This can only be an opinionated answer, but here are my rules of thumb regarding acceptance testing :
test the behavior expected by user
This is, as you mentionned "acceptance" testing : stackholder want to be provided with usual behavior for feature, not to be worried about what happen if something is invalid or user forgot to log in (controller specs already test that).
test what user should see
This is not the place to check if database is in correct state. Test flash messages and maybe what visually changed in a page (an item being or not being anymore in a list).
For example, in your "creating new post" scenario, you could test :
within '#flash_message' do
page.should have_content 'Post created'
end
within '#posts' do
page.should have_content "My new post"
end
You could write more specifics, but it would be duplication with unit tests, which are faster (why to check if Post.count is +1 if you can check Post received call to #create
stub ?).

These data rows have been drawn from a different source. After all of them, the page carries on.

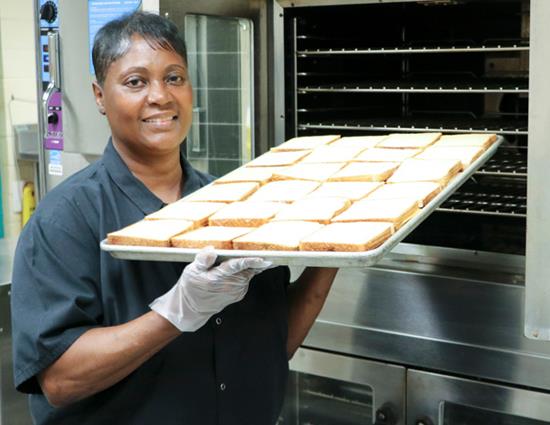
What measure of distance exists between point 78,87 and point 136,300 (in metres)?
1.56

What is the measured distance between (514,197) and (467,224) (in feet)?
0.61

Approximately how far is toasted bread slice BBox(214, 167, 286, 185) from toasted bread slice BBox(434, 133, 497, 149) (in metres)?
0.41

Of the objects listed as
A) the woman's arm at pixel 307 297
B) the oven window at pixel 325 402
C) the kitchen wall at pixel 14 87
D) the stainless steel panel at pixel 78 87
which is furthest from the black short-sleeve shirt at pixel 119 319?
the kitchen wall at pixel 14 87

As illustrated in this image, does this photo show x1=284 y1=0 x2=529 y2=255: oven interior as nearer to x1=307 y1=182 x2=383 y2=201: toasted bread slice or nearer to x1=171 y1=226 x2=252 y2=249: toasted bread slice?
x1=307 y1=182 x2=383 y2=201: toasted bread slice

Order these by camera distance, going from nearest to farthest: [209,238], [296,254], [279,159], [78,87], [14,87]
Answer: [296,254] → [209,238] → [279,159] → [78,87] → [14,87]

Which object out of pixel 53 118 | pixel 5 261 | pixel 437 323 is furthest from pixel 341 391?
pixel 5 261

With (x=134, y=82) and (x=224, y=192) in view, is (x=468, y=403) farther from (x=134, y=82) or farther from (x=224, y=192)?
(x=134, y=82)

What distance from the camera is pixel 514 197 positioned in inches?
102

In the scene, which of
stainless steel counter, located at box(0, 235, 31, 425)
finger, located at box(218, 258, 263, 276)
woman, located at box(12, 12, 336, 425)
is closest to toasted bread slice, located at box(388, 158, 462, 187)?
woman, located at box(12, 12, 336, 425)

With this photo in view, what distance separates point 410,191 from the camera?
1.69 m

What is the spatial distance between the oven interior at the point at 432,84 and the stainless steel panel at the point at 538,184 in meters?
0.50

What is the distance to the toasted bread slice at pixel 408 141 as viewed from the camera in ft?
6.70

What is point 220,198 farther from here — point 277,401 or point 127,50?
point 277,401

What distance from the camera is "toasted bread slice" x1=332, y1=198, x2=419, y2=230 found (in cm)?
155
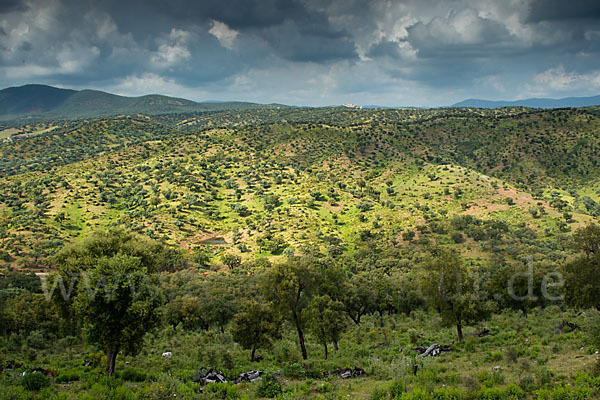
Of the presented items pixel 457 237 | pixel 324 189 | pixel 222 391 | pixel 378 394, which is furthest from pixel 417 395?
pixel 324 189

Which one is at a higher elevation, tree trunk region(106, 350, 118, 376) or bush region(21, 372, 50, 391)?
bush region(21, 372, 50, 391)

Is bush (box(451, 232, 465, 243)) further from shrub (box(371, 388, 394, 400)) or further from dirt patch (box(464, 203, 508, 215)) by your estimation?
shrub (box(371, 388, 394, 400))

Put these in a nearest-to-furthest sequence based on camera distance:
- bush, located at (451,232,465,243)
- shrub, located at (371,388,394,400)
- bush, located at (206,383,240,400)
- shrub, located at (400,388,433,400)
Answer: shrub, located at (400,388,433,400) < shrub, located at (371,388,394,400) < bush, located at (206,383,240,400) < bush, located at (451,232,465,243)

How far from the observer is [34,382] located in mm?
15219

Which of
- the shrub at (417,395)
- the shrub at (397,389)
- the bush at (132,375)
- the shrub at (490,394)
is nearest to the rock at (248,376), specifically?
the bush at (132,375)

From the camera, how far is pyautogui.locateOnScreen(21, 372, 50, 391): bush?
15055mm

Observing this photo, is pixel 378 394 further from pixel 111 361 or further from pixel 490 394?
pixel 111 361

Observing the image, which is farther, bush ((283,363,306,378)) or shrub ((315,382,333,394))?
bush ((283,363,306,378))

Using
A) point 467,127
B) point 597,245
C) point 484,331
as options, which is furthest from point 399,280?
point 467,127

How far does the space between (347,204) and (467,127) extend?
13155cm

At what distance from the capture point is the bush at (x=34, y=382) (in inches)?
593

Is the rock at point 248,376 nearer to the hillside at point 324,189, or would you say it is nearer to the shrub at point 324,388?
the shrub at point 324,388

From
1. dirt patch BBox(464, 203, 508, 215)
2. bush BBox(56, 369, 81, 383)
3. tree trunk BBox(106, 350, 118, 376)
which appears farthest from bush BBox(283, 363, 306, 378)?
dirt patch BBox(464, 203, 508, 215)

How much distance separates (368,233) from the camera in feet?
290
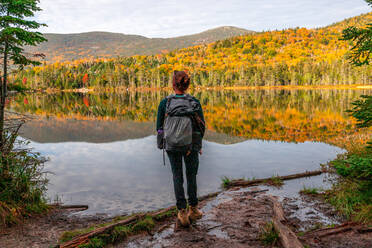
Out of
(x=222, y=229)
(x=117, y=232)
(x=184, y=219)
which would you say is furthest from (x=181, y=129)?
(x=117, y=232)

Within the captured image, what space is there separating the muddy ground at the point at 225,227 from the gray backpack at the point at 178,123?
5.87 feet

Testing a few texts or elements on your page is enough to tell parts play well together.
Test an actual user behavior
No user "visits todo list item edition page". They begin from home page, then go to todo list, then click "edit" on the line of a specific item.
In your code, you could replace :
visit project_posts_path(project)
with :
def visit_posts
visit '/'
within '#projects' do
first( 'a.posts' ).click
end
end
scenario 'listing posts' do
visit_posts
project.posts.each do |post|
page.should have_content post.title
end
end
This is longer to run, but anyway, after one or two years of existence, your acceptance testing suite will be too long to run to just wait for it, you'll put it on a continuous integration server. And what matters here is to test everything works together as expected, not a specific behavior. There's no better way to do this than to start with home page (or any page an actual user would open directly, like admin home page, for example).